Sebaceoma in a 58 Years old Male Diagnosed on Cytology and Confirmed on Biopsy- A Case Report
Sebaceoma in a 58 Years old Male Diagnosed on Cytology and Confirmed on Biopsy
Background: Sebaceoma is a benign adnexal tumor that usually presents as a yellowish nodule or plaque, most commonly seen in the head and neck region. The occurence of sebaceoma has been associated with Muir–Torre syndrome which is an autosomal dominant disorder and predisposes to other visceral malignancies. Case Report: We hereby, report a case of Sebaceoma involving the left axillary region in a 58 yrs old male. FNAC smears were hypercellular showing many clusters of basaloid cells, few showing anisonucleosis along with scattered cells of sebaceous differentiation, having vacuolated cytoplasm. The provisional diagnosis of Sebaceoma was suggested on cytology. These features were later confirmed by histopathological sections showing small, monomorphous basaloid cells admixed with cells showing sebaceous differentiation, having vacuolated cytoplasm and scalloped nuclei. We have attempted to review the literature on Sebaceoma and emphasized on its differential diagnoses, particularly sebaceous carcinoma and basal cell carcinoma with sebaceous differentiation.

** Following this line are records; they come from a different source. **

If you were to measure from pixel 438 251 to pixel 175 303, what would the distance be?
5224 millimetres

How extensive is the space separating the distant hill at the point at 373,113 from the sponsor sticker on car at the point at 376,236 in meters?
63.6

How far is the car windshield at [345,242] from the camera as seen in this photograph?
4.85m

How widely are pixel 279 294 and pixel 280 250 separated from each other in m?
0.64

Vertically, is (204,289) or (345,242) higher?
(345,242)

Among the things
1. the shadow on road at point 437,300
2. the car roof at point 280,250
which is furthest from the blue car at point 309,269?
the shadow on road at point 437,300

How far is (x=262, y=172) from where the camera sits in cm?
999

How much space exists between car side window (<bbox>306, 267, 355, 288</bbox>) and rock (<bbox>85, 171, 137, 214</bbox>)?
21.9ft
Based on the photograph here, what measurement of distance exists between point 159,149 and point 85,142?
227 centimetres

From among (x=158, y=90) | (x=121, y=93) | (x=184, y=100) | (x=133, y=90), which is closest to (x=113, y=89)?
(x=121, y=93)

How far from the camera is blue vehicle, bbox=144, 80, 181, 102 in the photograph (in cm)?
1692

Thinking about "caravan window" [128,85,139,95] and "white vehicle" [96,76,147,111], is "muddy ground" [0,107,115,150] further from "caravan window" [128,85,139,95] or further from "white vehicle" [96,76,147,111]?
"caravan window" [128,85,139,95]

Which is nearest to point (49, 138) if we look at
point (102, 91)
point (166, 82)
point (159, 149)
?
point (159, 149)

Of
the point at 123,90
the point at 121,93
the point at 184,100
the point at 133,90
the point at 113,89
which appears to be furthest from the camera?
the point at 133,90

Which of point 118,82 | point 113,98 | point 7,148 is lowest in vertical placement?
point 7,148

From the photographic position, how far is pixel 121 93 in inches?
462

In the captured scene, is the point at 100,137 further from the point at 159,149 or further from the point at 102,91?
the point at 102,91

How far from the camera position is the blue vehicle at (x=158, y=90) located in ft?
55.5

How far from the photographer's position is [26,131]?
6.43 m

Conclusion: Sebaceoma is a rarely reported tumour and its diagnosis on cytology is way more challenging. Awareness of the cytological features of Sebaceoma will help in early specific diagnosis of this tumor at the time of aspiration, rather than a blanket term of benign adnexal tumour . Also, its association with Muir–Torre syndrome, warrants its correct and timely identification and thus, genetic testing and surveillance for its other syndromic associations.